Task details >>
Reproduce the entire listing word for word.

Scene-based spatial questions >>
○ ○ ○

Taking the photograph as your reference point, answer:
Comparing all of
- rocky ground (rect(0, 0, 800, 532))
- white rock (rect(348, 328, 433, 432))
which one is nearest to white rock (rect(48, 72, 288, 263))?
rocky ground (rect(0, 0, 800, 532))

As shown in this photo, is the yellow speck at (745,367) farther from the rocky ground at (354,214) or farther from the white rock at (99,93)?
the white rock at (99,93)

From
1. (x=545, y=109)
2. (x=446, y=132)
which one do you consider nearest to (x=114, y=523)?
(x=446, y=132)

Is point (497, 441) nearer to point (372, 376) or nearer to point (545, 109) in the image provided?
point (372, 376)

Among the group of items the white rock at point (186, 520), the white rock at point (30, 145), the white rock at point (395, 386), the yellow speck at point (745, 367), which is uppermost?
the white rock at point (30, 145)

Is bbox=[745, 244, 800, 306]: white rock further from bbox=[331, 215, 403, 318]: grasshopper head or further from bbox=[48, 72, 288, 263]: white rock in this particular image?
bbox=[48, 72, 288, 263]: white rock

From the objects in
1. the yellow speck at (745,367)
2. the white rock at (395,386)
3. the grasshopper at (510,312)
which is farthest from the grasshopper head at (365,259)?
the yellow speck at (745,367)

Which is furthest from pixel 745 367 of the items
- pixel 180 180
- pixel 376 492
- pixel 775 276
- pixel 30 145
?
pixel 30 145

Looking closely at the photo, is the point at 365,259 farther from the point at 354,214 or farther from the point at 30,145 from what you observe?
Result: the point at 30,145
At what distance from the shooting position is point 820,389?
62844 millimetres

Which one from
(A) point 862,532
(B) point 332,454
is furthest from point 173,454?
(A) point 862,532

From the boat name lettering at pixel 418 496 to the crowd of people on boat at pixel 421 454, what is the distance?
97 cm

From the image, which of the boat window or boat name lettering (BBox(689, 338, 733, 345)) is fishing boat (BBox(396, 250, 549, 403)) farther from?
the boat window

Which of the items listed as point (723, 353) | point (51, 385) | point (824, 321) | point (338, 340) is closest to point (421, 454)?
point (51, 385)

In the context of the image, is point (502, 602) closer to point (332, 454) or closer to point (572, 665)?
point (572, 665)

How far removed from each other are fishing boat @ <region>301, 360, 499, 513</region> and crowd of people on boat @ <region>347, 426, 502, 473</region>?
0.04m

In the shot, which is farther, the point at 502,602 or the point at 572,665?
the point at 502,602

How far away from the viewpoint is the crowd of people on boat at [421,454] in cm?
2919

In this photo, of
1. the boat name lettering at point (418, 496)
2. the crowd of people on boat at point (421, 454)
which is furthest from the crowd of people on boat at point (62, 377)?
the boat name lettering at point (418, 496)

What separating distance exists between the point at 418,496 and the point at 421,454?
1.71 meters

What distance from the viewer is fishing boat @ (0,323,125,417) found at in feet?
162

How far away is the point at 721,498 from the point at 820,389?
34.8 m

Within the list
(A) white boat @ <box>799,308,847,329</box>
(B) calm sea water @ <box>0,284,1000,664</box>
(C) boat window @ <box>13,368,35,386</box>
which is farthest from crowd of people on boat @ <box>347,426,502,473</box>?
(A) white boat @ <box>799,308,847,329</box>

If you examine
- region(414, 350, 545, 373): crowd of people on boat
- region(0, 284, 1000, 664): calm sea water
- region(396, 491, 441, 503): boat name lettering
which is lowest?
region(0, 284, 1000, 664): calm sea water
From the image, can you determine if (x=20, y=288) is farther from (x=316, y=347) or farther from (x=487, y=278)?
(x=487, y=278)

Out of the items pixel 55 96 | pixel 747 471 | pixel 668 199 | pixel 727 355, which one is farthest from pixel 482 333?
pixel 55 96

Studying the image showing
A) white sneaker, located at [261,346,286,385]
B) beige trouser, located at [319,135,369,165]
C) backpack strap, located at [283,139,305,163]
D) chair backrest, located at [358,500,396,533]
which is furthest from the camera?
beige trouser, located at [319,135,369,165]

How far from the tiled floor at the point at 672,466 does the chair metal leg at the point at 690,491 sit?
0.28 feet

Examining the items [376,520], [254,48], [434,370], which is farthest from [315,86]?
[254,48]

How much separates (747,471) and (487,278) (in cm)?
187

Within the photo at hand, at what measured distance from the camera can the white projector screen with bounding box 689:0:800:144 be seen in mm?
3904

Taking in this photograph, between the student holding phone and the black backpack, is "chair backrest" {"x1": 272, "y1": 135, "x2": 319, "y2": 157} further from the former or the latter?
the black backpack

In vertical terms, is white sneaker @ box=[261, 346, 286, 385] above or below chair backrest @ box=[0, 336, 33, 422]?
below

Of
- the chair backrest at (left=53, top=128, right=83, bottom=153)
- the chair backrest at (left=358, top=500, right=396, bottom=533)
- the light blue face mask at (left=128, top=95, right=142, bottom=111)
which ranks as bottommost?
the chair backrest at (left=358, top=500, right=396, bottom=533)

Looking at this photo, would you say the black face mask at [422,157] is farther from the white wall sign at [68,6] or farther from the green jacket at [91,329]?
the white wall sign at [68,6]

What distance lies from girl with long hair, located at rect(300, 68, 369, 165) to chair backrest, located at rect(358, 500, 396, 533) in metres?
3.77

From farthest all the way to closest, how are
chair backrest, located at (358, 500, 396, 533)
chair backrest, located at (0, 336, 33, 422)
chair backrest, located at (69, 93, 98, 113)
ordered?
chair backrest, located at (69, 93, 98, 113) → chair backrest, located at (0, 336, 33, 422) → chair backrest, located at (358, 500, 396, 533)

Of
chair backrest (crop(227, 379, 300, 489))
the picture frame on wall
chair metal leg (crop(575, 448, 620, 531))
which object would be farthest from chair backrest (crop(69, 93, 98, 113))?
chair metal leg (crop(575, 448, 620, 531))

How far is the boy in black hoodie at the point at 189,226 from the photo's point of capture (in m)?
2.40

○ ○ ○

The output >>
Taking the photograph as your reference point, answer:
Comparing all of
- rocky ground (rect(0, 0, 800, 532))
- white rock (rect(348, 328, 433, 432))
which one is nearest to white rock (rect(48, 72, 288, 263))?
rocky ground (rect(0, 0, 800, 532))

As shown in this photo, is the yellow speck at (745,367) farther from the rocky ground at (354,214) or farther from the white rock at (99,93)?
the white rock at (99,93)

From
1. (x=545, y=109)
2. (x=446, y=132)
which one do you consider nearest to (x=114, y=523)?
(x=446, y=132)

Is point (497, 441) nearer to point (372, 376) or nearer to point (545, 109) in the image provided?
point (372, 376)

Among the group of items the white rock at point (186, 520), the white rock at point (30, 145), the white rock at point (395, 386), the yellow speck at point (745, 367), which is uppermost?
the white rock at point (30, 145)

Is bbox=[745, 244, 800, 306]: white rock further from bbox=[331, 215, 403, 318]: grasshopper head or further from bbox=[48, 72, 288, 263]: white rock in this particular image?
bbox=[48, 72, 288, 263]: white rock

From the objects in
1. the yellow speck at (745,367)
2. the white rock at (395,386)
3. the grasshopper at (510,312)
which is farthest from the grasshopper head at (365,259)?
the yellow speck at (745,367)

Which is furthest from pixel 745 367 of the items
- pixel 180 180
- pixel 376 492
- pixel 775 276
- pixel 30 145
?
pixel 30 145

Looking closely at the photo, is the point at 365,259 farther from the point at 354,214 or farther from the point at 30,145 from what you observe?
Result: the point at 30,145
At what distance from the shooting position is point 820,389?
62844 millimetres

Which one from
(A) point 862,532
(B) point 332,454
is furthest from point 173,454?
(A) point 862,532

From the boat name lettering at pixel 418 496 to the crowd of people on boat at pixel 421 454, what is the distance?
97 cm

From the image, which of the boat window or boat name lettering (BBox(689, 338, 733, 345)) is fishing boat (BBox(396, 250, 549, 403)) farther from?
the boat window

Which of the items listed as point (723, 353) | point (51, 385) | point (824, 321) | point (338, 340) is closest to point (421, 454)?
point (51, 385)

In the context of the image, is point (502, 602) closer to point (332, 454) or closer to point (572, 665)?
point (572, 665)

How far removed from each other are fishing boat @ <region>301, 360, 499, 513</region> and crowd of people on boat @ <region>347, 426, 502, 473</region>?
0.04m

In the shot, which is farther, the point at 502,602 or the point at 572,665?
the point at 502,602

How far away from the viewpoint is the crowd of people on boat at [421,454] in cm?
2919

In this photo, of
1. the boat name lettering at point (418, 496)
2. the crowd of people on boat at point (421, 454)
which is furthest from the crowd of people on boat at point (62, 377)?
the boat name lettering at point (418, 496)

What separating distance exists between the point at 418,496 and the point at 421,454?
1.71 meters

What distance from the viewer is fishing boat @ (0,323,125,417) found at in feet?
162

How far away is the point at 721,498 from the point at 820,389?
34.8 m

Within the list
(A) white boat @ <box>799,308,847,329</box>
(B) calm sea water @ <box>0,284,1000,664</box>
(C) boat window @ <box>13,368,35,386</box>
which is farthest from crowd of people on boat @ <box>347,426,502,473</box>?
(A) white boat @ <box>799,308,847,329</box>

If you examine
- region(414, 350, 545, 373): crowd of people on boat
- region(0, 284, 1000, 664): calm sea water
- region(396, 491, 441, 503): boat name lettering
which is lowest?
region(0, 284, 1000, 664): calm sea water
From the image, can you determine if (x=20, y=288) is farther from (x=316, y=347) or farther from (x=487, y=278)?
(x=487, y=278)

Out of the items pixel 55 96 | pixel 747 471 | pixel 668 199 | pixel 727 355, which one is farthest from pixel 482 333?
pixel 55 96

Studying the image showing
A) white sneaker, located at [261,346,286,385]
B) beige trouser, located at [319,135,369,165]
C) backpack strap, located at [283,139,305,163]
D) chair backrest, located at [358,500,396,533]
which is furthest from the camera?
beige trouser, located at [319,135,369,165]

How far from the tiled floor at the point at 672,466 does the chair metal leg at the point at 690,491 sit?
0.28 feet

Examining the items [376,520], [254,48], [434,370], which is farthest from [315,86]?
[254,48]

How much separates (747,471) and (487,278) (in cm)?
187

Within the photo at hand, at what measured distance from the camera can the white projector screen with bounding box 689:0:800:144 be seen in mm?
3904

Taking in this photograph, between the student holding phone and the black backpack, is "chair backrest" {"x1": 272, "y1": 135, "x2": 319, "y2": 157} further from the former or the latter?
the black backpack

In vertical terms, is white sneaker @ box=[261, 346, 286, 385] above or below chair backrest @ box=[0, 336, 33, 422]?
below

Of
- the chair backrest at (left=53, top=128, right=83, bottom=153)
- the chair backrest at (left=358, top=500, right=396, bottom=533)
- the light blue face mask at (left=128, top=95, right=142, bottom=111)
which ranks as bottommost?
the chair backrest at (left=358, top=500, right=396, bottom=533)

Looking at this photo, would you say the black face mask at [422,157] is farther from the white wall sign at [68,6] or farther from the green jacket at [91,329]?
the white wall sign at [68,6]

What distance lies from girl with long hair, located at rect(300, 68, 369, 165) to chair backrest, located at rect(358, 500, 396, 533) in metres?
3.77

From farthest all the way to closest, how are
chair backrest, located at (358, 500, 396, 533)
chair backrest, located at (0, 336, 33, 422)
chair backrest, located at (69, 93, 98, 113)
ordered?
chair backrest, located at (69, 93, 98, 113) → chair backrest, located at (0, 336, 33, 422) → chair backrest, located at (358, 500, 396, 533)

Of
chair backrest (crop(227, 379, 300, 489))
the picture frame on wall
chair metal leg (crop(575, 448, 620, 531))
which object would be farthest from chair backrest (crop(69, 93, 98, 113))?
chair metal leg (crop(575, 448, 620, 531))

How far is the boy in black hoodie at the point at 189,226 from the photo's point of capture (in m)?
2.40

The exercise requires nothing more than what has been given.